▶ How to complete this task: In the Gujarat High Court judgment, what basis is given for the CIT (A) directing the Assessing Officer to adopt a long-term capital gain of Rs. 91,14,574/= instead of Rs. 12,70,40,330/=?

High Court Of Gujarat
CIT, Ahmedabad-III VS. Hiraben Govindbhai Patel
Section : 48
Akil Kureshi And Ms. Sonia Gokani, Jj.
Tax Appeal No. 69 Of 2014
February 24, 2014
Akil Kureshi, J. – Revenue is in appeal against the judgment of the Income Tax Appellate Tribunal, Ahmedabad (“Tribunal ” for short) dated 17th May, 2013, raising following questions for our consideration :â
“(A) Whether, in the facts and circumstances of the case, ITAT has erred in law in confirming the order of CIT (A) directing the Assessing Officer to adopt the Long Term Capital gain of Rs. 91,14,574/= as against that of Rs. 12,70,40,330/= by adopting the sale consideration as per registered Sale Deed ?
(B) Whether in law and on the facts and circumstances of the case, the ITAT was right in relying on the stamp value determination by the stamp authorities of the sale deed while disallowing the addition made by the Assessing Officer?
(C) Whether in law and on the facts and circumstances of the case, the ITAT was right in relying on the percentage of profit of the assessee stated in the MoU to hold that the sale price stated therein cannot be adopted ?”

Items from a dataset
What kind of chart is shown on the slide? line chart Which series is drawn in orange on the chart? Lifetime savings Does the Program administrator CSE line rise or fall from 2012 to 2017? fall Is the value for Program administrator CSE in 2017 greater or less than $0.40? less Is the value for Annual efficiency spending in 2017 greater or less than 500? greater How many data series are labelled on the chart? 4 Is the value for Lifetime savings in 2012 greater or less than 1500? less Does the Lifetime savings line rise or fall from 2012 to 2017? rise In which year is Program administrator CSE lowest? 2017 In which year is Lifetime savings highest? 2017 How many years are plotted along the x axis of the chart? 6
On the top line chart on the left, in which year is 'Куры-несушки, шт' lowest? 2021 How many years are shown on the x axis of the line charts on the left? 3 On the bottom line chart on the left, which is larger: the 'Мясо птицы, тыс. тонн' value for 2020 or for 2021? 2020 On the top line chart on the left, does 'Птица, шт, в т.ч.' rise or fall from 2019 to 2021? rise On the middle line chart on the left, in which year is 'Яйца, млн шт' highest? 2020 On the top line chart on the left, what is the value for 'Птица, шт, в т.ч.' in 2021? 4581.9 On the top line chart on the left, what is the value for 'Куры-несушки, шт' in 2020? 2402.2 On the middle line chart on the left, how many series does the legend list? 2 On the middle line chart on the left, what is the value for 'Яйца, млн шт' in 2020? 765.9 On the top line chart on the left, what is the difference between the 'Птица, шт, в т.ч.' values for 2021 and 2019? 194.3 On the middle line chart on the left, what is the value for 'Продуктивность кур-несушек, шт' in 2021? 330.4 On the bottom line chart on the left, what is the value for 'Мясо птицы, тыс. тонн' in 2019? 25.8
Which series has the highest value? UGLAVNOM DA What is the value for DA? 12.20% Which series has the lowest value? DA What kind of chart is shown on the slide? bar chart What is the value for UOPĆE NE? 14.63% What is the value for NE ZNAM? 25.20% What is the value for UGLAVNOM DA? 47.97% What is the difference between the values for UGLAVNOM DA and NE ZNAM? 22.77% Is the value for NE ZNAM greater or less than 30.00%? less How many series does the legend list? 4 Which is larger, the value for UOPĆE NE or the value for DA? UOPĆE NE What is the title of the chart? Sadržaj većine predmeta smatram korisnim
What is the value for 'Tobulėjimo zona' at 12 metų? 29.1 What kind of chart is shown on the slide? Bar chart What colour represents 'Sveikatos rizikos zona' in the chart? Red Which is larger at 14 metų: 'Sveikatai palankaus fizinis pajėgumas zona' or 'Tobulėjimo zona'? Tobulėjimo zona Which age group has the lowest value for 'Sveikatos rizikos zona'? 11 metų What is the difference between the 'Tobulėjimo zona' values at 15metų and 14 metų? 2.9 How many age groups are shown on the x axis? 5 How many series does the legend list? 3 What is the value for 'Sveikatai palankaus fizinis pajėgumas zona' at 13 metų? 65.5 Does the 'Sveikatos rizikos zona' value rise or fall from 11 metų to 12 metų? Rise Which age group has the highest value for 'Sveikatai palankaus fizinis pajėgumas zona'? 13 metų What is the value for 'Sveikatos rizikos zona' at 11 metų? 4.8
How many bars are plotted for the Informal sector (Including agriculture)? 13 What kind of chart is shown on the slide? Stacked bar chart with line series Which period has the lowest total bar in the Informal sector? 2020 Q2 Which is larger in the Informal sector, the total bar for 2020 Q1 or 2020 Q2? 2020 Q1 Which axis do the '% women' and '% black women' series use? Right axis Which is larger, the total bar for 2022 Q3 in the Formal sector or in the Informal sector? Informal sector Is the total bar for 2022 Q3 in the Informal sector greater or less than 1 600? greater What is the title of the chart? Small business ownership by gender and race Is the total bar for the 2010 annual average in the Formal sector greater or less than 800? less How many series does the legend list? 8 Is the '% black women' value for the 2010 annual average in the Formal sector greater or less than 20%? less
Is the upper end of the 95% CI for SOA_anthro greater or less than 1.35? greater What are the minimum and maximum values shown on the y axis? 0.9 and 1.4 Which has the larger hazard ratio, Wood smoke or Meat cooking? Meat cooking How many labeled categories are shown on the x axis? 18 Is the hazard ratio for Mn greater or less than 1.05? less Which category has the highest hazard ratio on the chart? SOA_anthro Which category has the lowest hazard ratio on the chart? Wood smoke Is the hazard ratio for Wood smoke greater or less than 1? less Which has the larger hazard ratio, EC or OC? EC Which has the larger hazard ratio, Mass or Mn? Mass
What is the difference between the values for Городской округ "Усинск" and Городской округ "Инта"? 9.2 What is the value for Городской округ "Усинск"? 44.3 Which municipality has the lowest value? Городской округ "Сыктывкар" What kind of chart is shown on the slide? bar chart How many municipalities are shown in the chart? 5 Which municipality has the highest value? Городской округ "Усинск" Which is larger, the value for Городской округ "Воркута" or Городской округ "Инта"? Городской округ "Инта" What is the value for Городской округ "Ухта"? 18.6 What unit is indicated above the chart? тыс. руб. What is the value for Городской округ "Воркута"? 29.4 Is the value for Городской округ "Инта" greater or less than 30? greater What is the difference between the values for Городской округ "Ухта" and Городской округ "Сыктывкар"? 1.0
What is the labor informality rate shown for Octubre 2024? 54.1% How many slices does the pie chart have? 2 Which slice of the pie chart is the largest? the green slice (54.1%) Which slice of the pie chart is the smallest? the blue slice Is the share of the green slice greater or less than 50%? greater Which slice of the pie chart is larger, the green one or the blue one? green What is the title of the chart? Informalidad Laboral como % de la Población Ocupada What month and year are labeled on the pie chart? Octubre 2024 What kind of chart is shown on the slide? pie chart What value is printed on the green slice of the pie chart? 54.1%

▶ Final answer: The lower figure results from adopting the sale consideration stated in the registered Sale Deed. The Tribunal confirmed that order, and the Revenue challenges it in its appeal.